## TÂCHE À RÉALISER 1
Répondez aux questions suivantes sur l'article consacré à la tribune de 2018 contre l'homéopathie.
(a) Combien de médecins avaient signé la tribune publiée dans le Figaro en 2018 ?
(b) Depuis quelle année les médicaments homéopathiques ne sont-ils plus remboursés ?
(c) Pour combien de confrères des avertissements ont-ils déjà été confirmés en appel ?
## TÂCHE À RÉALISER 2
Dans l'article consacré à la tribune de 2018 contre l'homéopathie, relevez toutes les spécialités médicales citées parmi les praticiens poursuivis.
## TÂCHE À RÉALISER 3
Prolongez l'article consacré à la tribune de 2018 contre l'homéopathie à partir de sa dernière phrase.

## PASSAGE DU TEXTE
La pilule ne passe pas auprès du collectif NoFakemed. Dans un communiqué cosigné avec l’association française pour l’information scientifique (Afis science), l’organisation présidée par le Dr Pierre de Brémond d’Ars dénonce l’absence de soutien de l’Ordre des médecins (Cnom) face aux condamnations des confrères qui avaient critiqué les pratiques médicales non fondées scientifiquement dans une tribune au vitriol publiée dans le Figaro en 2018. Dans le viseur des 124 médecins signataires d’alors : les médicaments homéopathiques dont l’efficacité n’avait jamais été démontrée. Depuis cette alerte, ces médicaments ont été réévalués par la Haute Autorité de santé et ne sont plus remboursés depuis 2021.
Or aujourd’hui, ce ne sont pas les promoteurs de cette médecine sans efficacité démontrée qui se retrouvent devant les instances disciplinaires de l’Ordre… mais les médecins qui l’avaient désapprouvée. Une soixantaine de signataires de la tribune ont été en effet poursuivis à la suite d’une plainte des syndicats et d’associations de médecins homéopathes devant les chambres disciplinaires régionales. Certains d’entre eux ont été relaxés en première instance mais d’autres ont été condamnés « du simple avertissement à une suspension d’exercice avec sursis ».
Des avertissements, aux conséquences lourdes
Des jugements en appel ont commencé à être prononcés cette année par la chambre disciplinaire nationale de l’Ordre des médecins. « Les condamnations arrivent, soit à la suite du passage en chambre disciplinaire nationale pour un confrère, soit pour au moins trois autres médecins par ordonnance. Le magistrat statue directement, et la sanction sera probablement la même pour la majorité des signataires », explique le Dr de Brémond d’Ars au Quotidien.
Selon le généraliste, des avertissements ont été déjà confirmés en appel pour quatre confrères. « Des dizaines d’autres vont suivre sur une soixantaine de praticiens – généralistes, mais aussi urgentistes, anesthésistes-réanimateurs ou cardiologues – qui risquent d’être condamnés dans les prochains mois », affirme-t-il.
Leur faute ? Le non-respect de la confraternité. Dans leurs décisions, les juges disciplinaires reprochent aux signataires d’avoir employé des formules offensantes tels que « charlatans en tout genre », « commerce d’illusions », « pratiques irrationnelles et dangereuses ».
Des pratiques visées, et non des personnes
Des expressions jugées contraires à l’obligation de confraternité inscrite dans le code de déontologie. Au cœur du débat, on retrouve en réalité la définition même de la confraternité. Pour les chambres disciplinaires, les propos de 2018 excédaient la « pondération attendue » et portaient atteinte à des confrères. Pour les signataires, ils visaient uniquement des pratiques médicales invalidées et non des personnes.

## DONNÉES EXTRAITES
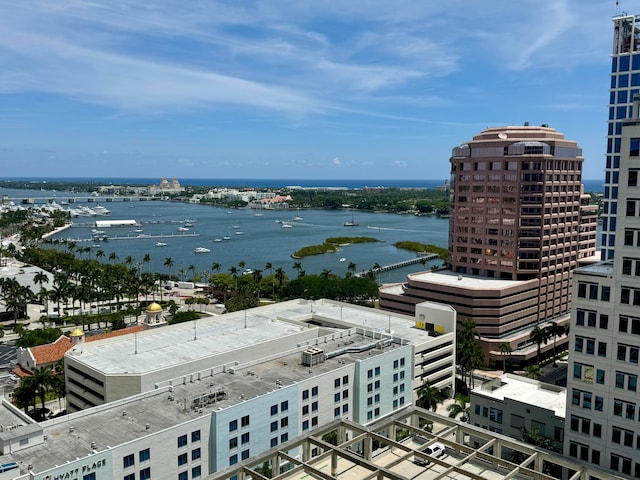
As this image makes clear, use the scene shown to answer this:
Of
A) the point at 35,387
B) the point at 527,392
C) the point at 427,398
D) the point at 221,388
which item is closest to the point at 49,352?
the point at 35,387

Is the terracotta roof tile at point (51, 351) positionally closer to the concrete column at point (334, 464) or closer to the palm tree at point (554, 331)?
the concrete column at point (334, 464)

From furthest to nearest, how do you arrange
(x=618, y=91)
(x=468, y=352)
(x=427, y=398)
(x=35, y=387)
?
(x=468, y=352), (x=618, y=91), (x=35, y=387), (x=427, y=398)

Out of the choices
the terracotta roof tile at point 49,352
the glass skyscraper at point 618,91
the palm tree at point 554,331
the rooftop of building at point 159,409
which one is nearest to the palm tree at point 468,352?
the palm tree at point 554,331

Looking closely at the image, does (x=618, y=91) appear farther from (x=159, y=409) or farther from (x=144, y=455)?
(x=144, y=455)

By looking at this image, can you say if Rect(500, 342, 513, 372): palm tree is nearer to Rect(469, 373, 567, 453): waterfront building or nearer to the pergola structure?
Rect(469, 373, 567, 453): waterfront building

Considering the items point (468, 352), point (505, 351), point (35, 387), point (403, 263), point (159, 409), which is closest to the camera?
point (159, 409)

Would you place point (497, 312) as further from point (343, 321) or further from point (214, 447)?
point (214, 447)

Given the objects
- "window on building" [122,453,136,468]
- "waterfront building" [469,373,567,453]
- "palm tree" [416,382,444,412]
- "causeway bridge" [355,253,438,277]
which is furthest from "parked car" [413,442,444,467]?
"causeway bridge" [355,253,438,277]

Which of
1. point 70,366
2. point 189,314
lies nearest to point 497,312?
point 189,314
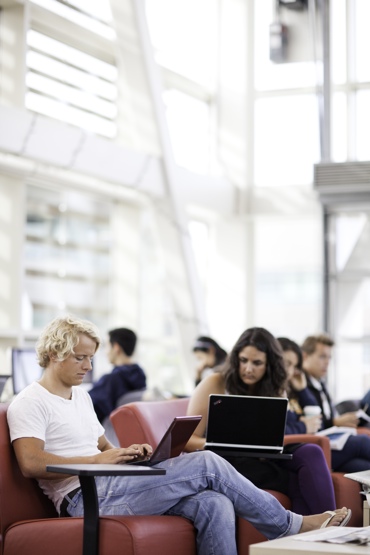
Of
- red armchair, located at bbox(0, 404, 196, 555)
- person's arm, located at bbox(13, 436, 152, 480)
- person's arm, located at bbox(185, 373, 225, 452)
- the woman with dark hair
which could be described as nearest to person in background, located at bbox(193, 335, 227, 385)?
the woman with dark hair

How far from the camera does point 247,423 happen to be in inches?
187

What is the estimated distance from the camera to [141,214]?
12.3 metres

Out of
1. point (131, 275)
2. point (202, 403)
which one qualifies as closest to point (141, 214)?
point (131, 275)

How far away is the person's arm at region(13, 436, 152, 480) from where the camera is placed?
11.9 feet

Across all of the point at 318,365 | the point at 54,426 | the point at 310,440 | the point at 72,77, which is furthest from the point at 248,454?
the point at 72,77

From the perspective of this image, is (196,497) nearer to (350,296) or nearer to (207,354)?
(207,354)

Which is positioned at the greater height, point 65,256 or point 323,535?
point 65,256

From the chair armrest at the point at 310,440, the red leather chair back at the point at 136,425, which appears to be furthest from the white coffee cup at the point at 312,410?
the red leather chair back at the point at 136,425

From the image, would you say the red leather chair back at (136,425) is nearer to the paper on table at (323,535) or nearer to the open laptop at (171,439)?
the open laptop at (171,439)

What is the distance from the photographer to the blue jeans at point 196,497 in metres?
3.82

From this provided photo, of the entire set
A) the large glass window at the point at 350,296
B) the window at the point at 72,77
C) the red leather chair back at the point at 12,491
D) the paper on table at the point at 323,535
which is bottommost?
the paper on table at the point at 323,535

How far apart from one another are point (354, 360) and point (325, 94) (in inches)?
117

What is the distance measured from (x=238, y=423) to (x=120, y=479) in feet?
3.29

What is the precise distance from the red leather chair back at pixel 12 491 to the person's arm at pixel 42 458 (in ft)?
0.16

## RÉPONSE ATTENDUE 1
(a) 124 médecins.
(b) Depuis 2021.
(c) Pour quatre confrères.

## RÉPONSE ATTENDUE 2
Généralistes, urgentistes, anesthésistes-réanimateurs, cardiologues

## RÉPONSE ATTENDUE 3
Dans cette affaire, le Dr de Brémond d’Ars regrette ce qu’il considère comme un détournement de la justice ordinale : « Au travers de cette notion de confraternité, la justice de l’Ordre a été instrumentalisée pour faire taire des personnes qui s’étaient saisies d’un sujet de santé publique. En 2018, nous parlions de 200 millions d’euros par an de remboursement d’homéopathie. Aujourd’hui, c’est nous qui en payons le prix », déplore le président du collectif, qui réclame « une clarification du statut de lanceur d’alerte dans le domaine de la santé publique ».
Par ailleurs, l’avertissement, une sanction disciplinaire qui peut sembler « légère », commente le président du collectif, entraîne « des conséquences lourdes ». Des praticiens investis dans les conseils départementaux de l’Ordre devront démissionner et seront inéligibles pendant trois ans. « C’est mon cas à titre personnel. Si je reçois un avertissement, je devrais abandonner mon mandat. Plusieurs confrères sont dans la même situation », confie le médecin.
Face à ces sanctions disciplinaires, le président de NoFakemed attend « un soutien » de l’Ordre national des médecins. « Nous attendons du président actuel qu’il s’exprime et qu’il engage une réflexion sur la confraternité et sur le fonctionnement de la justice ordinale, poursuit le Dr de Brémond d’Ars. Mais à ce jour, aucun échange officiel n’a eu lieu. »
Pour l’heure, le collectif compte aider les médecins qui envisagent de porter leur combat devant le Conseil d’État, ultime recours après la chambre disciplinaire nationale. Sollicité par Le Quotidien, l’Ordre national des médecins n’a pas pour le moment donné suite à la demande.